▸ **Requirement**: Rewrite the items starting at the beginning and ending at the line that contains "(x=624, y=272), (x=342, y=155), (x=331, y=144), (x=296, y=160)", swapping "distance" for "range" and changing nothing else. Leave the pictures out of your answer.

--- Start Records provided ---

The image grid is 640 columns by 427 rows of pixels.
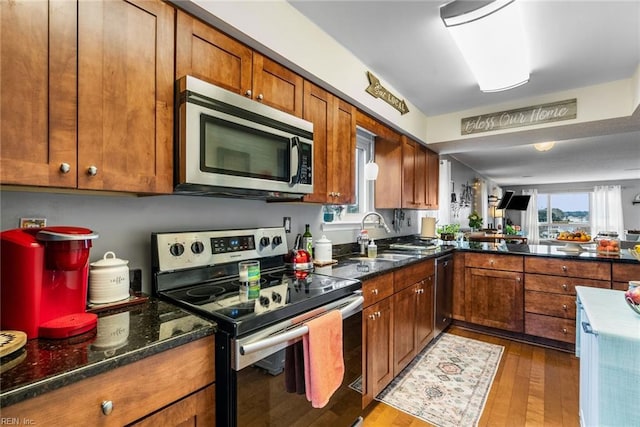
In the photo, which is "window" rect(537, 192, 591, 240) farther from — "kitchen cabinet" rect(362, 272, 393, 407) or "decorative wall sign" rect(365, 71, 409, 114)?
"kitchen cabinet" rect(362, 272, 393, 407)

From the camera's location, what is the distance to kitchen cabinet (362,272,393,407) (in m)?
1.78

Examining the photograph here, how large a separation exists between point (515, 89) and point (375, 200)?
5.31 ft

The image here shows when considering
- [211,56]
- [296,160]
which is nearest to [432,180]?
[296,160]

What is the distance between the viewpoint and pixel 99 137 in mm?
1004

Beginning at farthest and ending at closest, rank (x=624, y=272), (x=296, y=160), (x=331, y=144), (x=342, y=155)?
(x=624, y=272), (x=342, y=155), (x=331, y=144), (x=296, y=160)

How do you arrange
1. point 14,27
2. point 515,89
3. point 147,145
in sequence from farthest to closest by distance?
point 515,89, point 147,145, point 14,27

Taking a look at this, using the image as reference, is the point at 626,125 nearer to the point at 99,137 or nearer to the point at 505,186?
the point at 99,137

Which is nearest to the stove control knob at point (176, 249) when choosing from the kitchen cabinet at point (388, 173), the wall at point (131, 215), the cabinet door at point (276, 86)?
the wall at point (131, 215)

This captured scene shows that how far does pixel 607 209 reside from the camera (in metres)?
9.05

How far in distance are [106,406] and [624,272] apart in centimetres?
354

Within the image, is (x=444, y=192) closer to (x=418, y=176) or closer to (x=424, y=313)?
(x=418, y=176)

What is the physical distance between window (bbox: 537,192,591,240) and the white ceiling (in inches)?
348

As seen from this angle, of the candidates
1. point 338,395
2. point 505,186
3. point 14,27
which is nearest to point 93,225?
point 14,27

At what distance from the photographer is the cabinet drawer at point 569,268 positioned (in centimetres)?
259
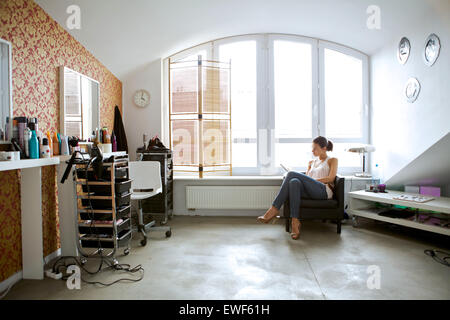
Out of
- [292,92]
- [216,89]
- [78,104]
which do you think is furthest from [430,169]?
[78,104]

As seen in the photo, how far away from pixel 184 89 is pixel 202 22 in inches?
35.9

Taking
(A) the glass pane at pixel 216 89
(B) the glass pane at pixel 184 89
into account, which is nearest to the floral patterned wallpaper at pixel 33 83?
(B) the glass pane at pixel 184 89

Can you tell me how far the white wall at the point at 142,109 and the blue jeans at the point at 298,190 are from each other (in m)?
1.94

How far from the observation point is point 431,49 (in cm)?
270

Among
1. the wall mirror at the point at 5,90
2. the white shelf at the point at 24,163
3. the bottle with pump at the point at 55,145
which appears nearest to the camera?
the white shelf at the point at 24,163

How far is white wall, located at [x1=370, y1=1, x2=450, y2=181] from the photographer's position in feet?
8.41

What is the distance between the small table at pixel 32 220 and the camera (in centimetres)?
213

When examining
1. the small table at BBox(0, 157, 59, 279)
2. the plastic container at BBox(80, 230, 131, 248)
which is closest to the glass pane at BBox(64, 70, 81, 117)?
the small table at BBox(0, 157, 59, 279)

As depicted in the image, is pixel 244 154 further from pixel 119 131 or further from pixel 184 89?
pixel 119 131

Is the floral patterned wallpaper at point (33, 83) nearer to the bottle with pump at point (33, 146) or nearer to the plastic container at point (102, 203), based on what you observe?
the bottle with pump at point (33, 146)

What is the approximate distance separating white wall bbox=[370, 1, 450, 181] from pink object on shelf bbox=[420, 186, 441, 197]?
0.37 m

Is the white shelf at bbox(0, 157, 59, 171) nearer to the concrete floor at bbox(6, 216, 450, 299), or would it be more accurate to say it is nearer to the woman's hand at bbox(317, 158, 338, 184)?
the concrete floor at bbox(6, 216, 450, 299)

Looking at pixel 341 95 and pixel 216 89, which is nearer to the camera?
pixel 216 89
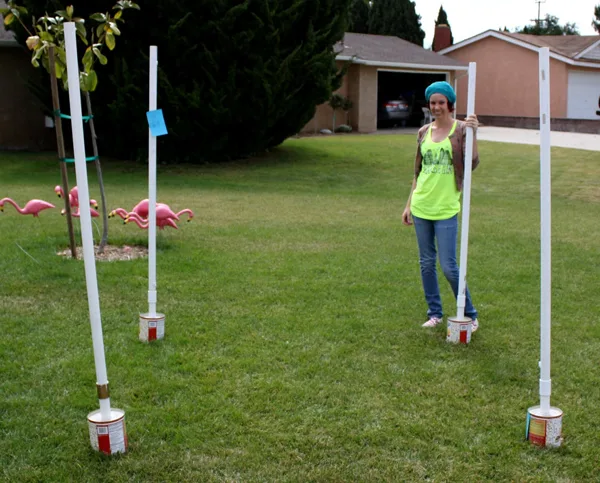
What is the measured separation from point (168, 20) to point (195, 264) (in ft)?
32.0

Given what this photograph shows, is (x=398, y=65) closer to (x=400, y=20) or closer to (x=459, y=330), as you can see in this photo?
(x=400, y=20)

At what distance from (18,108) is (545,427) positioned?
63.2 ft

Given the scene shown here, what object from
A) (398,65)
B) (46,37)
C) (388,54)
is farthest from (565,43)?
(46,37)

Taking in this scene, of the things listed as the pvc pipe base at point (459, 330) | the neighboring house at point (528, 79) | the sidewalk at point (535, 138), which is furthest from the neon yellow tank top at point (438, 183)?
the neighboring house at point (528, 79)

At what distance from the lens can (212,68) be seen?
1606cm

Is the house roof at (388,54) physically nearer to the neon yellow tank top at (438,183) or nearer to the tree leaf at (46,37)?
the tree leaf at (46,37)

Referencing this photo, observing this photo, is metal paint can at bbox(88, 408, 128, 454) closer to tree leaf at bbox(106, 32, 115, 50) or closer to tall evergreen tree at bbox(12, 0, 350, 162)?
tree leaf at bbox(106, 32, 115, 50)

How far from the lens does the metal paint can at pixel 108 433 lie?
3.39 m

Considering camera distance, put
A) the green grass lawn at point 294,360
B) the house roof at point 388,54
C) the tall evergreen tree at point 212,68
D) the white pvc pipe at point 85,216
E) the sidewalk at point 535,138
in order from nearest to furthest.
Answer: the white pvc pipe at point 85,216, the green grass lawn at point 294,360, the tall evergreen tree at point 212,68, the sidewalk at point 535,138, the house roof at point 388,54

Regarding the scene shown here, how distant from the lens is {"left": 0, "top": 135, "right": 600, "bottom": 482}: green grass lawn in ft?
11.4

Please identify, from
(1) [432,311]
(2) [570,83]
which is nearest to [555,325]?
(1) [432,311]

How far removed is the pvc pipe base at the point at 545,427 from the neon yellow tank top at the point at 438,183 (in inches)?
75.3

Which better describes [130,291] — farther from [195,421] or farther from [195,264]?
[195,421]

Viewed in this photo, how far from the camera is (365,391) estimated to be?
14.0 feet
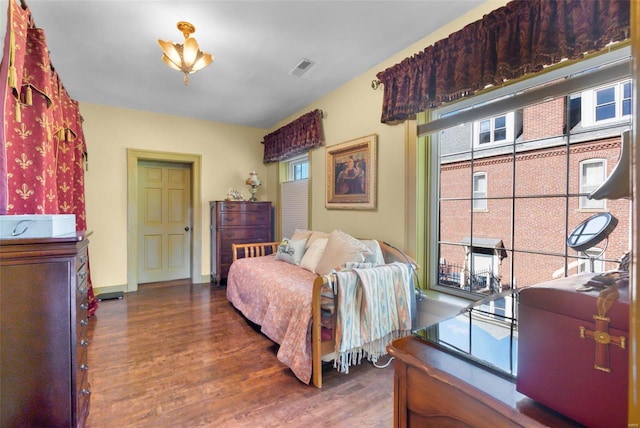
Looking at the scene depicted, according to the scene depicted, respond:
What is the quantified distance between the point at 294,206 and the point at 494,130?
9.35 ft

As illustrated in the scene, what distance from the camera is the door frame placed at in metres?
4.18

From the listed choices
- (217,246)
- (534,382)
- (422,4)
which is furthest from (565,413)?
(217,246)

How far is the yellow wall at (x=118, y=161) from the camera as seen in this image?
396 centimetres

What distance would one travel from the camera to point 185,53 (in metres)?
2.20

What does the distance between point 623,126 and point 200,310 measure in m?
3.93

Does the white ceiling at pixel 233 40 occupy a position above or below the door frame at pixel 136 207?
above

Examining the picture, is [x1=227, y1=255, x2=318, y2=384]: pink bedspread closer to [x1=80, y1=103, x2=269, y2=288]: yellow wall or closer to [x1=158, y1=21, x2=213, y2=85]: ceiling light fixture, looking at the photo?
[x1=80, y1=103, x2=269, y2=288]: yellow wall

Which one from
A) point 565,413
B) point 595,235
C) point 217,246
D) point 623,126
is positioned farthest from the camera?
point 217,246

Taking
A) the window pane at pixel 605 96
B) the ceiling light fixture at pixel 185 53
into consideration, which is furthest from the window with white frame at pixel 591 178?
the ceiling light fixture at pixel 185 53

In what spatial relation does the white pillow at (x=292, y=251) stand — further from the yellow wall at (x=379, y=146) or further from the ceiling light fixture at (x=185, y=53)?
the ceiling light fixture at (x=185, y=53)

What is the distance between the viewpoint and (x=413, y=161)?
2.49 meters

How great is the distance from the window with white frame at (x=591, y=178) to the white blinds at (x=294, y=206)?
2907 millimetres

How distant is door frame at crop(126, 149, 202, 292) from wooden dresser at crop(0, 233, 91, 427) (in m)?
3.36

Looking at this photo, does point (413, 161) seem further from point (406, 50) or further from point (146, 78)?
point (146, 78)
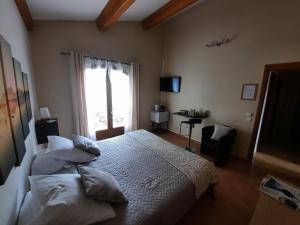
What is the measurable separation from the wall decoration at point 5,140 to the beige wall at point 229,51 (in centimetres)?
351

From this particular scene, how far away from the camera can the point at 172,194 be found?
→ 1.35m

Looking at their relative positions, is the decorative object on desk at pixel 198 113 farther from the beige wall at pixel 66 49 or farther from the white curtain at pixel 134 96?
the beige wall at pixel 66 49

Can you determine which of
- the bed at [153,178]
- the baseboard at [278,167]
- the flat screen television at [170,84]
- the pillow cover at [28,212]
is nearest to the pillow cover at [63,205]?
the pillow cover at [28,212]

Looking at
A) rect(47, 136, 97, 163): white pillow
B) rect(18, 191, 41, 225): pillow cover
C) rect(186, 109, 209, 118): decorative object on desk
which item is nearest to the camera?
rect(18, 191, 41, 225): pillow cover

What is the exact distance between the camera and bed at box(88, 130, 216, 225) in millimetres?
1186

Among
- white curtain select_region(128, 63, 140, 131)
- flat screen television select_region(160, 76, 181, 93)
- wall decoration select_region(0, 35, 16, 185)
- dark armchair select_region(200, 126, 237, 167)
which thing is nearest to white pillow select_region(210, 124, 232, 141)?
dark armchair select_region(200, 126, 237, 167)

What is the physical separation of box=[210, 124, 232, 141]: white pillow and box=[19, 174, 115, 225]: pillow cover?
2573 mm

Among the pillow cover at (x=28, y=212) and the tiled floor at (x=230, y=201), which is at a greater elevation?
the pillow cover at (x=28, y=212)

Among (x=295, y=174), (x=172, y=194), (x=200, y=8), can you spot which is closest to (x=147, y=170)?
A: (x=172, y=194)

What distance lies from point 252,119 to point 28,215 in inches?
137

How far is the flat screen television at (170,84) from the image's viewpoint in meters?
4.15

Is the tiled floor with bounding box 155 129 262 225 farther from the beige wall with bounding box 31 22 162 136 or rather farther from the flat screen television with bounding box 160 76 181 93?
the beige wall with bounding box 31 22 162 136

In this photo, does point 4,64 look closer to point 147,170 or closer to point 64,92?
point 147,170

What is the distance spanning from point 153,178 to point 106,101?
8.65 feet
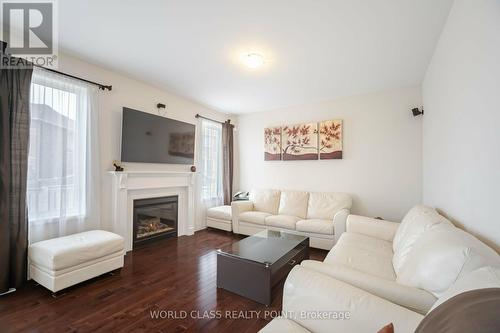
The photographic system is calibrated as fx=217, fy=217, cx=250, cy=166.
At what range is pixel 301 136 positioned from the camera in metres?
4.29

--- End Records provided ---

▸ **Task response**:
The image grid is 640 columns by 427 rows of pixels.
In the photo, which is "window" rect(537, 192, 591, 240) farther from — "kitchen cabinet" rect(362, 272, 393, 407) or "decorative wall sign" rect(365, 71, 409, 114)?
"kitchen cabinet" rect(362, 272, 393, 407)

From the camera's location, what is the range to kitchen cabinet (362,272,393,407) (in m)?
1.78

Examining the photograph here, how large a separation exists between point (515, 89) and point (375, 200)?
5.31 ft

The image here shows when considering
- [211,56]
- [296,160]
which is nearest to [432,180]?
[296,160]

What is the range between the viewpoint and pixel 99 137 in mm?
1004

Beginning at farthest and ending at closest, rank (x=624, y=272), (x=296, y=160), (x=331, y=144), (x=342, y=155)?
(x=624, y=272), (x=342, y=155), (x=331, y=144), (x=296, y=160)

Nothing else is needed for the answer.